> **Aim of the exercise**
Please give the whole listing again word for word, and drop any pictures it holds.

> **Data extract**
########

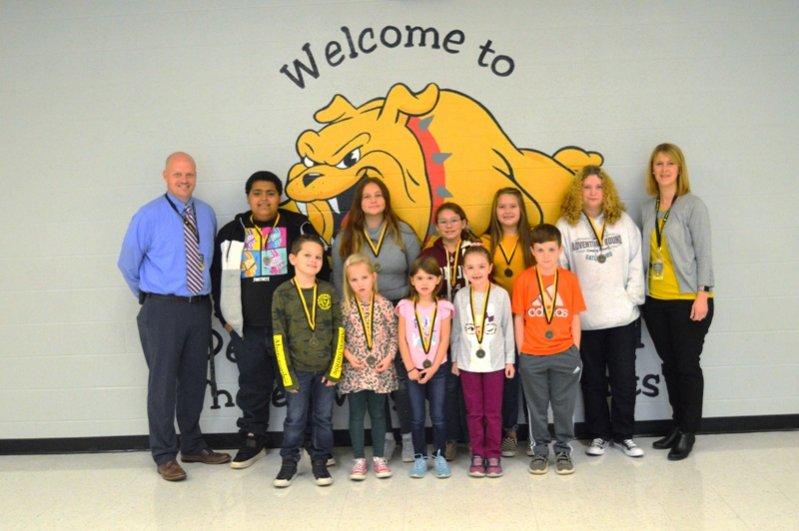 DeKalb West School Students of the Month: Pictured front row left to right: Christian Cripps. Maggie Hendrix, Jordyn Cantrell, Harmony Edwards, and Maddux Pyburn. Pictured back row left to right: Assistant Principal Joey Agee, Jadyn Howard, Teagan Wyatt, Kawasi Troyer, Izzy Prichard, Serenity Patterson, and Principal Sabrina Farler.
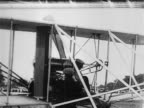 Orville Wright starting propeller as Lt Frank Lahm sits in airplane / documentary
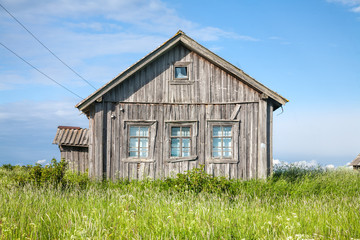 Abandoned weathered wooden house exterior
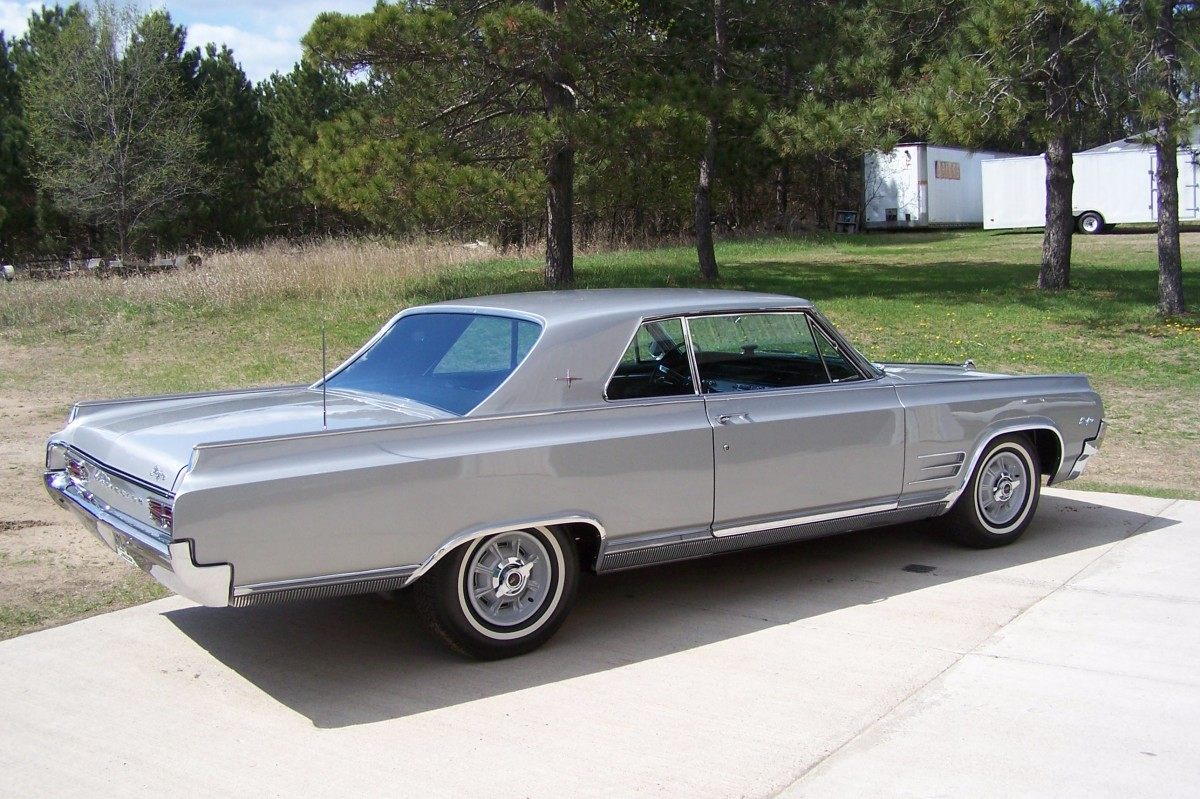 Rear view of the lithe 1964 Oldsmobile Starfire two-door hardtop.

########

> **Response box**
 DeKalb West School Students of the Month: Pictured front row left to right: Christian Cripps. Maggie Hendrix, Jordyn Cantrell, Harmony Edwards, and Maddux Pyburn. Pictured back row left to right: Assistant Principal Joey Agee, Jadyn Howard, Teagan Wyatt, Kawasi Troyer, Izzy Prichard, Serenity Patterson, and Principal Sabrina Farler.
 Orville Wright starting propeller as Lt Frank Lahm sits in airplane / documentary
 Abandoned weathered wooden house exterior
 Rear view of the lithe 1964 Oldsmobile Starfire two-door hardtop.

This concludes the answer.